| Source |
-- begin --
8K views 43 replies 12 participants last post by  vaidasvins 
#1 ·
It is a 1991 Talon TSI Auto/AWD The car idles high and starts easily. The motor sounds like a loud chatter or knock near the bottom right hand of th motor where all the pullies are. It use to make a loud vibration noise but now its louder. there is no metal shavings in the pan or filter either. The car does smoke alittle bit white. the head and belts were done recently im not sure if the countershaft is messed up or if something is going to go. it is loud and Im afraid to drive it. Any suggestions to take apart or try to fix let me know Id appreciate it. Other than that im thinking of doing a jdm swap(will it fit my auto AWD tranny?). Thanx alot.
 
#2 ·
Ok Im not sure if its the pullies cuz the sound is constant with engine rpm and is like a knck. Im going to figure out how to drop the driveshaft and stuff to take the pan off and might as well replace the rod bearings. Im also going to see how to take out the rear balanceshaft do the rear bearings need to come out of them too? Ill leave the front one in. Also ill have to see how to retime the engine so I dont smash up my new head.
-- end --
| Given entries |
-- begin --
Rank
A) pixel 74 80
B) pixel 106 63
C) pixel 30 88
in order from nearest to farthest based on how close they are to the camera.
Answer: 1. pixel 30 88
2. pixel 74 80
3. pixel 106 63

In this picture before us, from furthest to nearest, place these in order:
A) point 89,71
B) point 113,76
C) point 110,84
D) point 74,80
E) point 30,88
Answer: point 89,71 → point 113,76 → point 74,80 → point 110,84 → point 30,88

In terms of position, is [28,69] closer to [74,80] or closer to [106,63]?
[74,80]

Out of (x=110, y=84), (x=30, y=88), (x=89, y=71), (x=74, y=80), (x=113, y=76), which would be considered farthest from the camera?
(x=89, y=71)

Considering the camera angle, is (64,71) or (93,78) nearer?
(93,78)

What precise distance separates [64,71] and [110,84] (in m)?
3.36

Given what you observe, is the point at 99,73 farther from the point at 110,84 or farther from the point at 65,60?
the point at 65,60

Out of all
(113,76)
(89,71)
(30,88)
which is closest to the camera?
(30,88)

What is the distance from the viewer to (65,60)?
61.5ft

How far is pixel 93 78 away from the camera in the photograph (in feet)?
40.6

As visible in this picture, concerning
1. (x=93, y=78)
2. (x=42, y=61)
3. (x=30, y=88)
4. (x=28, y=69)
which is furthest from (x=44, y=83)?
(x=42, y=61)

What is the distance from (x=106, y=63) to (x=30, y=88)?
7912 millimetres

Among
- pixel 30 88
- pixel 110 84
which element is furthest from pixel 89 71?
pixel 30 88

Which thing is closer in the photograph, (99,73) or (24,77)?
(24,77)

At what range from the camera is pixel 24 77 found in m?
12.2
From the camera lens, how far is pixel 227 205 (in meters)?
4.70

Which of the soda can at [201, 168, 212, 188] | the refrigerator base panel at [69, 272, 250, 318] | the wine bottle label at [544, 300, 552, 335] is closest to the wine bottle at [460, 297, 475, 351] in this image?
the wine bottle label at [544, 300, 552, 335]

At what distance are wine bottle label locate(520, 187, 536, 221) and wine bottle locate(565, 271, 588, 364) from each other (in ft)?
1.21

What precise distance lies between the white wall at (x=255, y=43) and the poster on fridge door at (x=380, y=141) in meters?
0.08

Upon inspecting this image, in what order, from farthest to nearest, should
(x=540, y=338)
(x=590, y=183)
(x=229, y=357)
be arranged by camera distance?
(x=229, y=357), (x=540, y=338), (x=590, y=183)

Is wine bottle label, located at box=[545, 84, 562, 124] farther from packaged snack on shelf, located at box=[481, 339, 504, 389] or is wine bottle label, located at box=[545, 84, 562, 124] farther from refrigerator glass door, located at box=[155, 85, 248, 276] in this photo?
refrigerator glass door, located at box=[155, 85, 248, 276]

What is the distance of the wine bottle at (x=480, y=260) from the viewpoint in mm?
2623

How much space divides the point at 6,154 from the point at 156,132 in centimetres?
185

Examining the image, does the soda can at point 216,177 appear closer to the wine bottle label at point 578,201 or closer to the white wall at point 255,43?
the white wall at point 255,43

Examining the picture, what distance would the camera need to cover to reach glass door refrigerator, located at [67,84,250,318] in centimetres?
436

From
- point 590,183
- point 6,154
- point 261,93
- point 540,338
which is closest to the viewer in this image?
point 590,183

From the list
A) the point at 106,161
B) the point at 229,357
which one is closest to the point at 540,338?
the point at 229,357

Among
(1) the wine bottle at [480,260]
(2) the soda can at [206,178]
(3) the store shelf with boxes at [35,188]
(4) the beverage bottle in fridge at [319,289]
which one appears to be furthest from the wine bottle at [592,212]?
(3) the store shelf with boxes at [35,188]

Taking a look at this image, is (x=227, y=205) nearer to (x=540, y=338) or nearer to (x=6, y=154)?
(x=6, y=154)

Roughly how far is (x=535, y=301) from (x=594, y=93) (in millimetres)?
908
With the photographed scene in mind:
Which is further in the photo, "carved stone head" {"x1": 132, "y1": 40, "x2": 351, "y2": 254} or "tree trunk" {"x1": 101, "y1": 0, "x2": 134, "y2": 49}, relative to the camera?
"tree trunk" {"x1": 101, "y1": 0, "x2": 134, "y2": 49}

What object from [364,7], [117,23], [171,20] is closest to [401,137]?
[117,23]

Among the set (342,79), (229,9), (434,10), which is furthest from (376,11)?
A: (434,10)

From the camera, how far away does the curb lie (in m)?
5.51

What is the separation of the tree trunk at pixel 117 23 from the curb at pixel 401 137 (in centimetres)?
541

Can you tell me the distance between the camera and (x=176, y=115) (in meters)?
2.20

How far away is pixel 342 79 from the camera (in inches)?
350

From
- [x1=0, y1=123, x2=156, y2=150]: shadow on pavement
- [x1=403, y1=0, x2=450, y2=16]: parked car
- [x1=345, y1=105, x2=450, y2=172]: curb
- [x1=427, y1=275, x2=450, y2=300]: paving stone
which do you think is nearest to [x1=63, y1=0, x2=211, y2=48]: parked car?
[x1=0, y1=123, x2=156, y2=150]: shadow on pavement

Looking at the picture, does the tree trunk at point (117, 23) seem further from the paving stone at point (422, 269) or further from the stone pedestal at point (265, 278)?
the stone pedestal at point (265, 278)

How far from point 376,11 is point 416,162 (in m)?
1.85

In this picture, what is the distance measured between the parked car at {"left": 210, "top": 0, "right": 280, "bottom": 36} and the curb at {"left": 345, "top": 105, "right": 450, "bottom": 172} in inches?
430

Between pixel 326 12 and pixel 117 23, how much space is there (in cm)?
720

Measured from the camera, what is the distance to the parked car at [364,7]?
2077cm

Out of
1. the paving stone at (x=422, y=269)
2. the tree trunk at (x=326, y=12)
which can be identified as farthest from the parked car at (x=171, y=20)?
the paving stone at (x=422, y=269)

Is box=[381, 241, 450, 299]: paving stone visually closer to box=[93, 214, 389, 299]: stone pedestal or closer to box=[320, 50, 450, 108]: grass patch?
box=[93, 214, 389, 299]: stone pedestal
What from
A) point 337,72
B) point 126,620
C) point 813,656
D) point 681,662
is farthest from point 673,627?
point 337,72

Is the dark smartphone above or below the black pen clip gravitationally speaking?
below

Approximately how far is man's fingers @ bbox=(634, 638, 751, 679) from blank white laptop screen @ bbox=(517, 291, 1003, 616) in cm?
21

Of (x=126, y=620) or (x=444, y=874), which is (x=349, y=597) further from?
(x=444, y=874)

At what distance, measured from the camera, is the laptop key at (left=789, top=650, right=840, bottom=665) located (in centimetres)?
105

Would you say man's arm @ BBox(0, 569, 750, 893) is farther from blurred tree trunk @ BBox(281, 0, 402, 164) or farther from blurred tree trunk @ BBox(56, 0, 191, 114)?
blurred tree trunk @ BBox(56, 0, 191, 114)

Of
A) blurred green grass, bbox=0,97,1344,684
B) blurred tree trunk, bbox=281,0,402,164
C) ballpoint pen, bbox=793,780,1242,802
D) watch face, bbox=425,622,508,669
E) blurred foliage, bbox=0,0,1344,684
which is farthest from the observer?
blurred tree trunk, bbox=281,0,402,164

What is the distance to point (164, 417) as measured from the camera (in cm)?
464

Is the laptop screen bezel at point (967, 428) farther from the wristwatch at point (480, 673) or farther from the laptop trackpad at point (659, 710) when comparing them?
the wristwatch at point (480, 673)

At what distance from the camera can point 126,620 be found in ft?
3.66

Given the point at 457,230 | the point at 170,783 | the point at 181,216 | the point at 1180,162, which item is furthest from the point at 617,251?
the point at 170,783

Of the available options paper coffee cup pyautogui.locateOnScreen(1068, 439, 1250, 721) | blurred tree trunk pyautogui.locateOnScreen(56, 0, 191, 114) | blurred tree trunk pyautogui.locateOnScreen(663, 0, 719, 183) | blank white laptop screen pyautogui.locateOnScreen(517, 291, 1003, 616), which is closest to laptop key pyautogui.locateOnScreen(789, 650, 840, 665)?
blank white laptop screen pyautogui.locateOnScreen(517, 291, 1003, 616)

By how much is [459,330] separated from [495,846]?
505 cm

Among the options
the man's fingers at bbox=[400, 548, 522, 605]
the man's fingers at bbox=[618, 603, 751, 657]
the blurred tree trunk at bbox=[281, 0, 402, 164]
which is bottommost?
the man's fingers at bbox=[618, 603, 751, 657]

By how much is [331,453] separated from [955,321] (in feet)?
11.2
-- end --
| Problem description |
Translate into Spanish this sentence from the forum post about the 1991 Talon: "The car idles high and starts easily." Work from the forum post alone; the material plays no part.

| Answer |
El auto tiene un ralentí alto y arranca con facilidad.